Other bacteria, furthermore, almost certainly use an identical or similar mechanism for releasing their toxins, said Dr. Naomi Balaban of UC Davis, so this approach might work across a broad spectrum of infections.

"The implications are pretty enormous," said Dr. Scott Harkonen of InterMune Pharmaceuticals Inc. in Palo Alto. "We need some breakthrough approaches to controlling these infections."

Physicians have been in a life-and-death race with bacteria since penicillin was first used during World War II. As soon as researchers introduce a new antibiotic, bacteria begin developing resistance to it. Often, the useful life of an antibiotic may be as little as 10 years.

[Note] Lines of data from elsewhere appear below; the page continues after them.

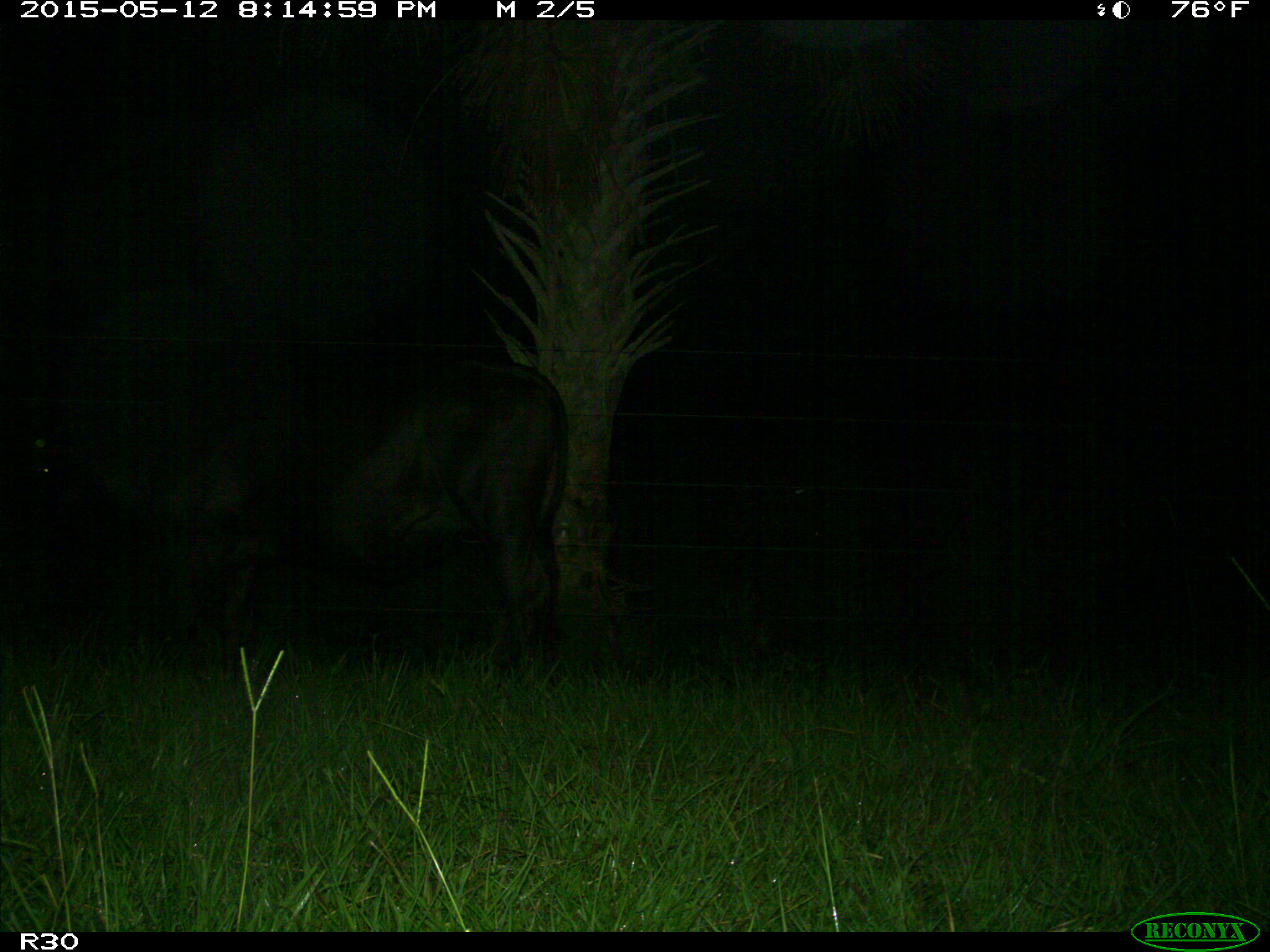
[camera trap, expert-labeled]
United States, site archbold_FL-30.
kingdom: Animalia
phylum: Chordata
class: Mammalia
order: Artiodactyla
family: Bovidae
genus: Bos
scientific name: Bos taurus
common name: domestic cow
Bos taurus (domestic cow).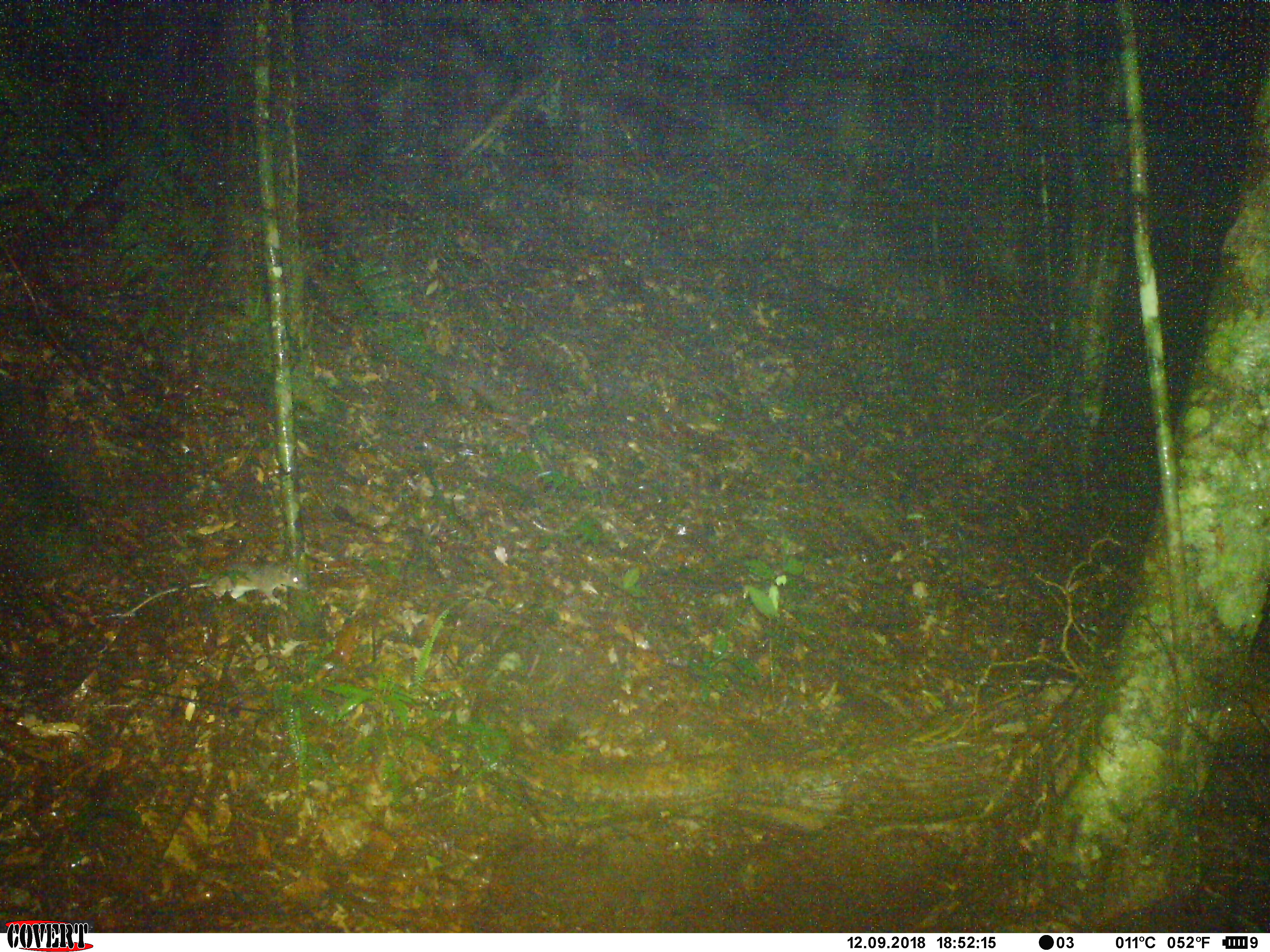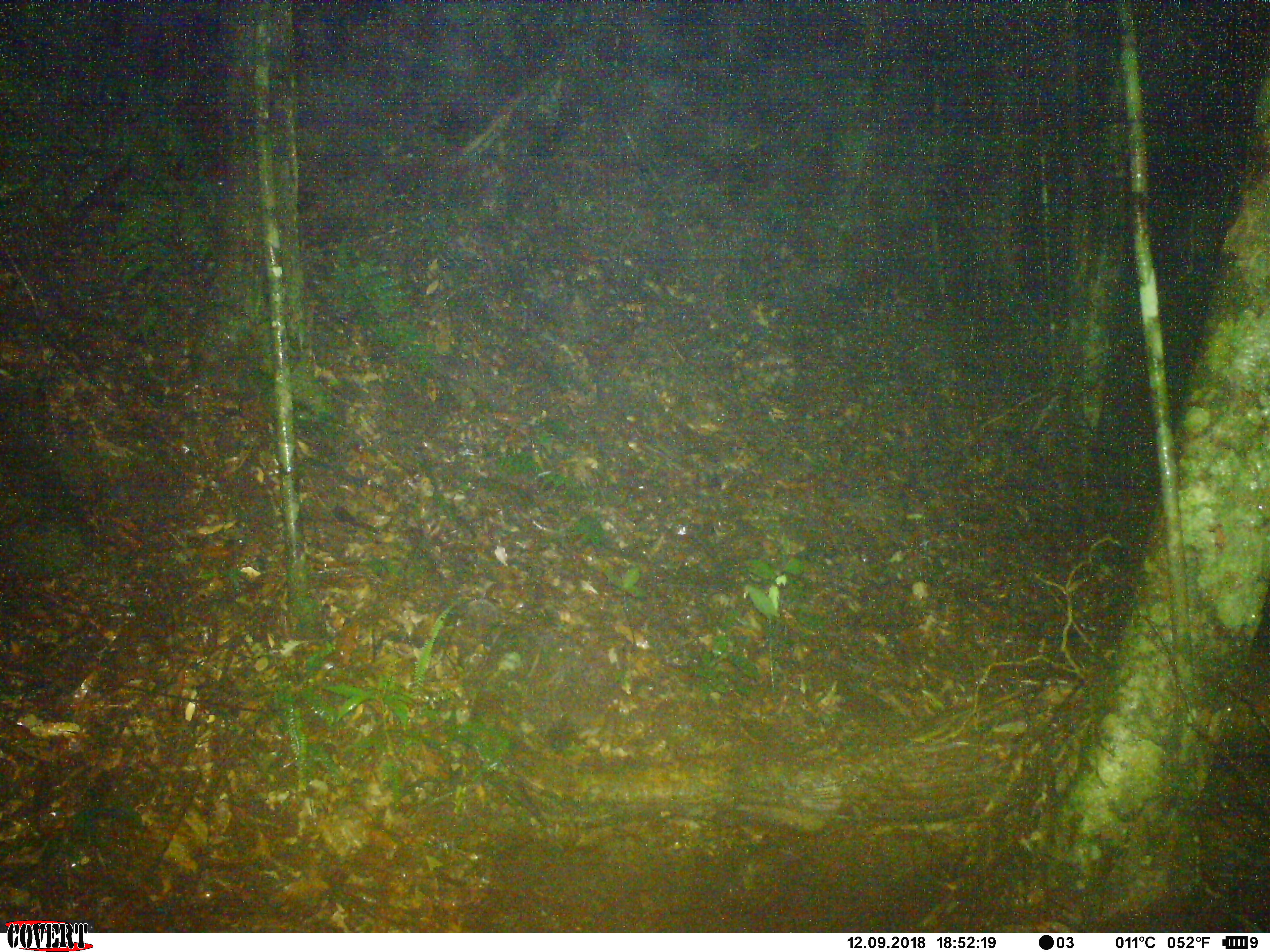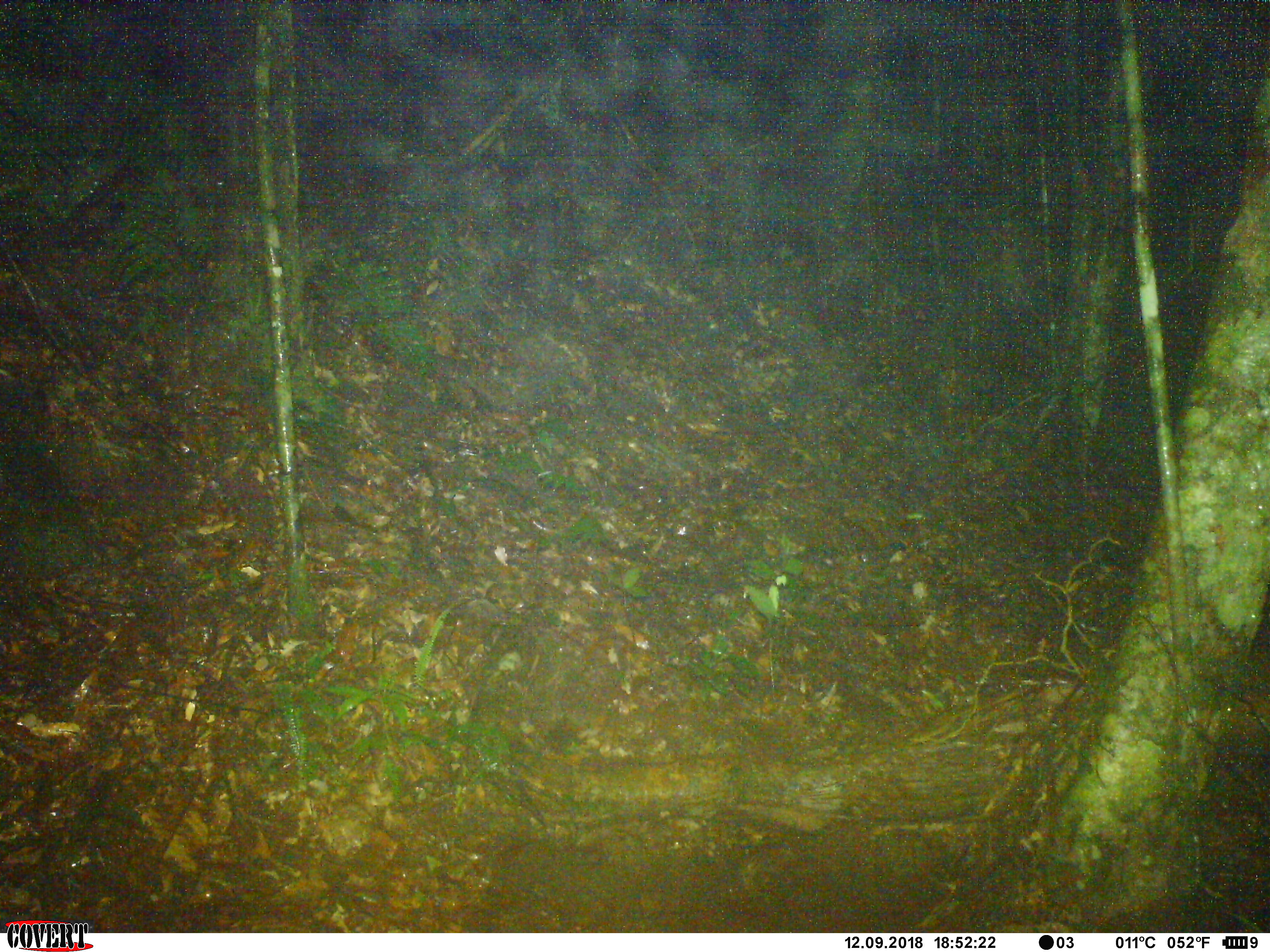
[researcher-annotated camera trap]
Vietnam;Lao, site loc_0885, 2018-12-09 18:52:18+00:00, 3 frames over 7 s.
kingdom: Animalia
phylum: Chordata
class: Mammalia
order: Rodentia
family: Muridae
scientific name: Muridae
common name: old-world mice and rats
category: unidentified murid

S. aureus is a particular problem, both because it can be so deadly and because it is common in hospitals. In recent years, physicians have found several strains of S. aureus that are resistant to all drugs except a powerful antibiotic called vancomycin.

Last year, they began to see infections that were resistant even to vancomycin, leaving them virtually helpless in treating patients. Even though more powerful drugs than vancomycin are in development, it appears that the mutational ability of the bacterium may be outrunning the innovations of chemists.